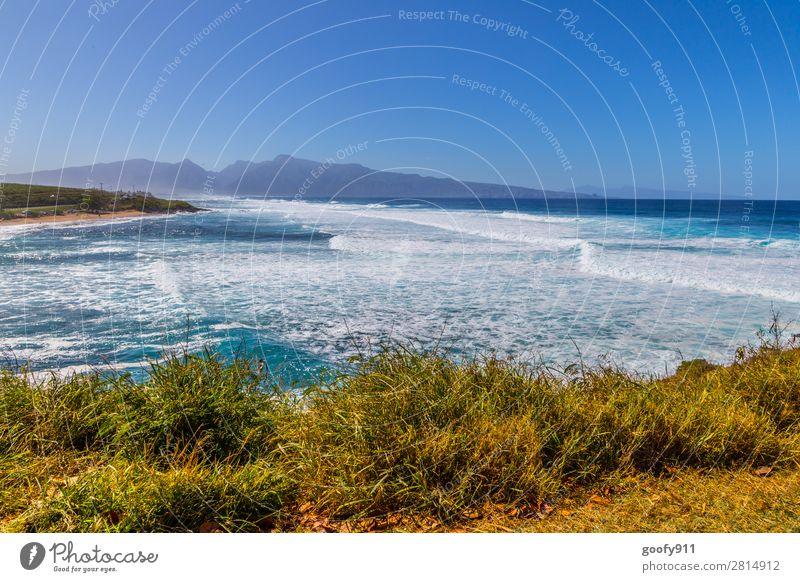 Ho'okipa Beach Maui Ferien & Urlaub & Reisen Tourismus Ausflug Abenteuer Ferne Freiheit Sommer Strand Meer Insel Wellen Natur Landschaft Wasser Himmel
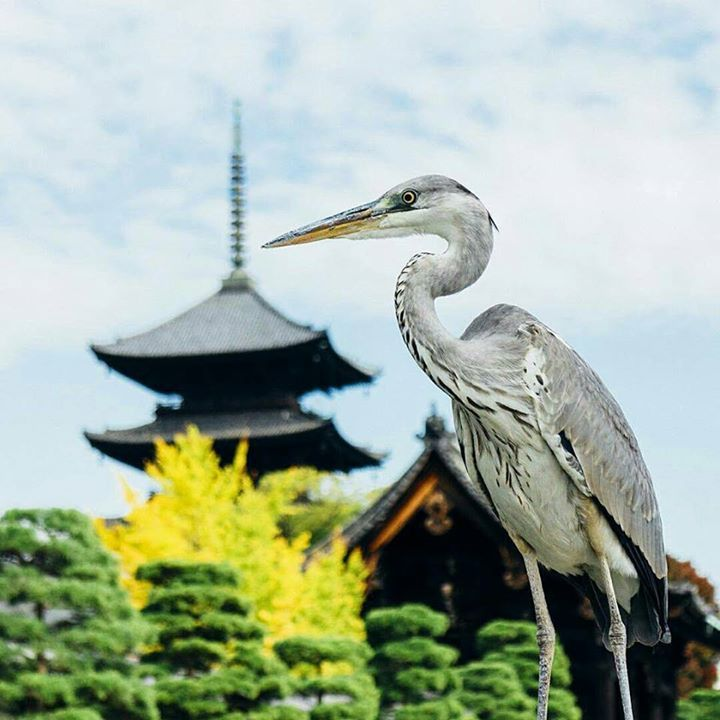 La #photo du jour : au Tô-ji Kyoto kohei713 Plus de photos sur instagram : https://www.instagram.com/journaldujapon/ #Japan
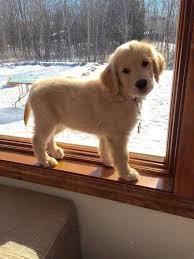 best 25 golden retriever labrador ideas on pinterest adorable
--
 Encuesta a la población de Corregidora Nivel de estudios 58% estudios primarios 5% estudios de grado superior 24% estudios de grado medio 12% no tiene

**Problem statement:**
Would you restate, exactly and with no pictures, the lines of the entries above from the one containing "Ho'okipa Beach Maui" through the one containing "best 25 golden"?

**Worked solution:**
 Ho'okipa Beach Maui Ferien & Urlaub & Reisen Tourismus Ausflug Abenteuer Ferne Freiheit Sommer Strand Meer Insel Wellen Natur Landschaft Wasser Himmel
 La #photo du jour : au Tô-ji Kyoto kohei713 Plus de photos sur instagram : https://www.instagram.com/journaldujapon/ #Japan
 best 25 golden retriever labrador ideas on pinterest adorable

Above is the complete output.